Martedì è stato il giorno in cui Donald Trump, durante il quarto super Tuesday di questa tornata elettorale, ha vinto cinque stati su cinque diventando sempre più inarrestabile, il giorno seguente ha tenuto l’atteso discorso con cui, dal Mayflower hotel di Washington, poco lontano dalla Casa Bianca, ha illustrato il suo programma per la politica estera.

Il discorso doveva essere il tentativo di mostrare un Trump presidenziale e di approfondire al di là degli slogan una parte del programma. Il tentativo non può dirsi riuscito.

Nonostante non stesse andando, a braccio, come spesso fa, la maggior parte dei commentatori non ha riscontrato la chiarezza che si cerca da un candidato alla presidenza americana.

Durante lo stesso discorso Trump ha esaltato la necessità della durezza militare ed espansionistica, ma ha lamentato il costo delle guerre; ha strepitato sullo sradicare i nemici, ma poi ha assegnato il primato alla diplomazia e all’importanza di «prudenza e moderazione». Ha presentato gli Stati uniti come una «nazione umanitaria», ma ha suggerito che non vi è alcuna necessità di distinguere tra rifugiati e infiltrati terroristici.

Nel dettaglio Donald Trump ha criticato sia Bush (colpevole dell’inutile invasione dell’Iraq), che Obama (che ha consentito l’ascesa di Isis) e ha parlato di una grande espansione e rafforzamento dell’esercito americano al fine di riguadagnare il rispetto del mondo ma distaccandosi dall’interventismo in quanto l’America deve pensare innanzitutto a se.

Ha parlato di alleati passivi e della necessità di rivedere gli accordi e anche della possibilità di uscire da alcune organizzazioni internazionali, ad esempio la Nato. «Hanno goduto dell’ombrello di difesa garantito dagli Stati uniti – ha detto parlando degli alleati – ma non hanno dato il giusto contributo.
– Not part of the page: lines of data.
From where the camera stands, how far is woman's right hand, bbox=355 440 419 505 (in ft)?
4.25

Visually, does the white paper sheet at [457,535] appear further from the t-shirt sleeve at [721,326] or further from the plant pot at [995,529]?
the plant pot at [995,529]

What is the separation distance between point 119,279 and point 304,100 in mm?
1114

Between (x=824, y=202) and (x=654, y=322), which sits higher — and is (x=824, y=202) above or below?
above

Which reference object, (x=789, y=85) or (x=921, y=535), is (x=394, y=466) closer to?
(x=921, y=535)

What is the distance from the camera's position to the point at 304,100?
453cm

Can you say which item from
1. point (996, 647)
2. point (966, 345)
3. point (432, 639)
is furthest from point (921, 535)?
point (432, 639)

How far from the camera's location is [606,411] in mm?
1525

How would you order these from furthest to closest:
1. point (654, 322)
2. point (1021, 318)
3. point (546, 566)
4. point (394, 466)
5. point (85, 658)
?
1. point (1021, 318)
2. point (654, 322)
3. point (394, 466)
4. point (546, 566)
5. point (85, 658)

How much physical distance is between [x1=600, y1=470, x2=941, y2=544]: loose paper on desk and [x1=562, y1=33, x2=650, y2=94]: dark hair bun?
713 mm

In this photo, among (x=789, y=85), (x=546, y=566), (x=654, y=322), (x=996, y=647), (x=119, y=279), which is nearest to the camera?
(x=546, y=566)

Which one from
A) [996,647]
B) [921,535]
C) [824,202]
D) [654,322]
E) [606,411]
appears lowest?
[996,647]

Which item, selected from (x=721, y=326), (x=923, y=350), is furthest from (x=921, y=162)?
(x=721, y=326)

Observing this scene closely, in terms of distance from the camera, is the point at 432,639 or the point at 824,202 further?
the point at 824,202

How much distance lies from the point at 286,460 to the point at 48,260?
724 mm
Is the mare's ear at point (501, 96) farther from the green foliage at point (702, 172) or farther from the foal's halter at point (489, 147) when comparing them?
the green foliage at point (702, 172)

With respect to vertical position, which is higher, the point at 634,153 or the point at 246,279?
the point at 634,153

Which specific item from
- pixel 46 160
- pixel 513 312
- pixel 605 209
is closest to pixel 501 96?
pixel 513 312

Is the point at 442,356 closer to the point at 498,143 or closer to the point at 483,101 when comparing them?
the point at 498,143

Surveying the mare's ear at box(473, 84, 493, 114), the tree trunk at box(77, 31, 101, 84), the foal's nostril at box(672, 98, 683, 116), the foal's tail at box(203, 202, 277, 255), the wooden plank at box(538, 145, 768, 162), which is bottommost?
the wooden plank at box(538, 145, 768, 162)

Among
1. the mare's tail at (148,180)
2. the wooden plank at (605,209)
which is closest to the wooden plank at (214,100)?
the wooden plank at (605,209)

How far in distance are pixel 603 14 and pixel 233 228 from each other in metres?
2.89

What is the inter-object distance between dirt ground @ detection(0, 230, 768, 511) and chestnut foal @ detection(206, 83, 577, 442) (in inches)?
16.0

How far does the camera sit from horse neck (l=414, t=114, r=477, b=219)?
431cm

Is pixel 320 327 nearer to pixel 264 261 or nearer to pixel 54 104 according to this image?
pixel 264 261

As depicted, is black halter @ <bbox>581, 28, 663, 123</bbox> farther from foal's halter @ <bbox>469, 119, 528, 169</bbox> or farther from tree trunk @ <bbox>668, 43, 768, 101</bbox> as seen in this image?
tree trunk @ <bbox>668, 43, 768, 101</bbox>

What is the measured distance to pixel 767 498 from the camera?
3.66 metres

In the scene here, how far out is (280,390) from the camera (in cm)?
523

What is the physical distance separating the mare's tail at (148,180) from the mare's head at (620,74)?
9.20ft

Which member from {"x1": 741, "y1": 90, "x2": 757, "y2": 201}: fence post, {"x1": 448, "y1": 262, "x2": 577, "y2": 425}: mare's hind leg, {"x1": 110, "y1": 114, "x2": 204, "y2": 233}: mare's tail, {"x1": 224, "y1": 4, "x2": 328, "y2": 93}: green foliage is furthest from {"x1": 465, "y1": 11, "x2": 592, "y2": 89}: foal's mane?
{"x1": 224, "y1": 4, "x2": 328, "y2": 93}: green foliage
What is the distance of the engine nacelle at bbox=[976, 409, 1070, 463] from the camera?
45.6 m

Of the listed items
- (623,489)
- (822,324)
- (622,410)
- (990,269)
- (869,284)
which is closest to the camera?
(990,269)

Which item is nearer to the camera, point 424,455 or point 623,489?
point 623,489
Devono pagare il costo di questa difesa. Se non lo fanno li abbandoneremo a loro stessi, non abbiamo scelta».

Grande assente nel discorso di Trump, la Siria, sulla quale non si è espresso, come se la risoluzione del problema siriano non fosse un problema americano o collegato al terrorismo internazionale.

Riguardo all’Isis l’opinione risolutoria di Trump è che bisogna rendersi imprevedibili per spiazzarli, questo, però, trasmettendo a tutto il resto del mondo un’immagine di stabilità.
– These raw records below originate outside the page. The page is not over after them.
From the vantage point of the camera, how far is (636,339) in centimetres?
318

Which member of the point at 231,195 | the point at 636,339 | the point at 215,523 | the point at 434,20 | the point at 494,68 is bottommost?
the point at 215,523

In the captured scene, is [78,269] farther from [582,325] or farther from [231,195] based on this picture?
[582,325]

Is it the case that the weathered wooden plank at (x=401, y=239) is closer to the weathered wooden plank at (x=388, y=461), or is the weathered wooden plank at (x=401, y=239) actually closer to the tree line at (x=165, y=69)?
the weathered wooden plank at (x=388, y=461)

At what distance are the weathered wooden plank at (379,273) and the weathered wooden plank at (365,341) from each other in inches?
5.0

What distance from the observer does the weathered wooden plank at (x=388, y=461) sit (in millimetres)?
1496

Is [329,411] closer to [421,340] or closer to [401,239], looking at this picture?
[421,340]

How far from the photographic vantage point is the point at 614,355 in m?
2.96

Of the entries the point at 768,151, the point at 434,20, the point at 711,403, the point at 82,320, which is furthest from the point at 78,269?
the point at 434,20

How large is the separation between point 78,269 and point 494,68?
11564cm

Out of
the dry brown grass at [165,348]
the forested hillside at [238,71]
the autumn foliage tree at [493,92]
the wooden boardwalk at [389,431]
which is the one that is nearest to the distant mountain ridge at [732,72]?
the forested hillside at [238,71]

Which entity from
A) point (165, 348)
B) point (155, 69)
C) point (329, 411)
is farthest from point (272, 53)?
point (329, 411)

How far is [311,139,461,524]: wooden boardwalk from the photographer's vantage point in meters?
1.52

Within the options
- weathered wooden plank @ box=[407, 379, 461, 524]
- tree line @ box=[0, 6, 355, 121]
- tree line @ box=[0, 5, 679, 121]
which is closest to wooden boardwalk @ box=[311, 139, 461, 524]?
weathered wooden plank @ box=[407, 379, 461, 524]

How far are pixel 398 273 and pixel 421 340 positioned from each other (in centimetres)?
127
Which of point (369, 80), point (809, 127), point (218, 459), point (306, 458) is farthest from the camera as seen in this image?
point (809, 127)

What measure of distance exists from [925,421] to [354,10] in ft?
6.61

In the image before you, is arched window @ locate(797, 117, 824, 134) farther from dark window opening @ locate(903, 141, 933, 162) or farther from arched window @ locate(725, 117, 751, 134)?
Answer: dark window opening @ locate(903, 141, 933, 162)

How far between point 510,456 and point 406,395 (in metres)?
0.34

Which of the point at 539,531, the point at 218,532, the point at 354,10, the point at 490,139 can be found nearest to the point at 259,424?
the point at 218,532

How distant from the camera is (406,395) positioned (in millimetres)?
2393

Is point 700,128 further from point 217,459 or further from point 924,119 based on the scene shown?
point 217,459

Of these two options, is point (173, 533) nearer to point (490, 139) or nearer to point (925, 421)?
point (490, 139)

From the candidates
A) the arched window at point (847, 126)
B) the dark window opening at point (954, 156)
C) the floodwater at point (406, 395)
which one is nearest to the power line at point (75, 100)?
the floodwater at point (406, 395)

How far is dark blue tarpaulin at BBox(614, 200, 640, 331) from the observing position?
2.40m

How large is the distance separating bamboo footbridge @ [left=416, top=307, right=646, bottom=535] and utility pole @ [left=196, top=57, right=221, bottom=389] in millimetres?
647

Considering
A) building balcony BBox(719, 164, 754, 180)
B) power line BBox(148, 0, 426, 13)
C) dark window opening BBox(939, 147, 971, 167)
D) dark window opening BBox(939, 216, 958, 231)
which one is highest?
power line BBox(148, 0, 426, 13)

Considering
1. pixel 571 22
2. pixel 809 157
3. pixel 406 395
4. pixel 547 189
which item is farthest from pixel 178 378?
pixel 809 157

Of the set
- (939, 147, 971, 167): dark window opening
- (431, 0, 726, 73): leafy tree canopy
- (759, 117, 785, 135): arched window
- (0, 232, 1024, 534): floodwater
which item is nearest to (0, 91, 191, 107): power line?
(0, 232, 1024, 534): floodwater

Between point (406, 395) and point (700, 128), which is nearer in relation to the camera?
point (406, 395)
Il termine più ricorrente è stato «rispetto»: i cubani non hanno mostrato rispetto verso l’air force one non presentandosi ufficialmente ad accogliere Obama, il mondo non rispetta gli Stati uniti, la Cina non rispetta gli Stati uniti in quanto «La Cina rispetta la forza, ma gli Stati uniti hanno perso il rispetto cinese lasciando che approfittasse di noi».

Diverso il discorso per la Russia con la quale ci sono differenze sì, ma superabili, e con cui bisogna lavorare.

Uno degli attacchi più forti a Obama è stato fatto riguardo Israele, che Obama avrebbe bistrattato, mentre nel programma di Trump la difesa di Israele è argomento centrale.

Nella politica estera secondo Trump bisogna porre rimedio all’inettitudine di Obama verso gli attacchi contro i cristiani, Obama, inoltre, non ha fatto niente di fronte alla Nord Corea che arricchiva il proprio arsenale nucleare, mentre «l’arsenale nucleare americano ha disperatamente bisogno di essere modernizzato e rinnovato».

E stato il discorso di un padre padrone che vuole guadagnarsi il rispetto degli altri attraverso il timore, mostrando i muscoli di un esercito potentissimo, la versione Stato del familiare «guarda che le prendi».

Su i veri contenuti, però, poco e niente, il famoso muro da innalzare tra gli Stati uniti e il Messico per arginare un incontenibile e pericolosissimo flusso di clandestini (che esiste per lo più solo nella sua mente), scomparso, su questo non ha speso nemmeno una parola.

«Bisogna sostituire la casualità con lo scopo, l’ideologia con la strategia, e il caos con la pace», ha detto Trump, ma il Washington Post fa notare come questo possa essere difficile se il modo in cui si vuole affrontare il più grosso scoglio, la lotta all’Isis, è presentandosi come degli imprevedibili.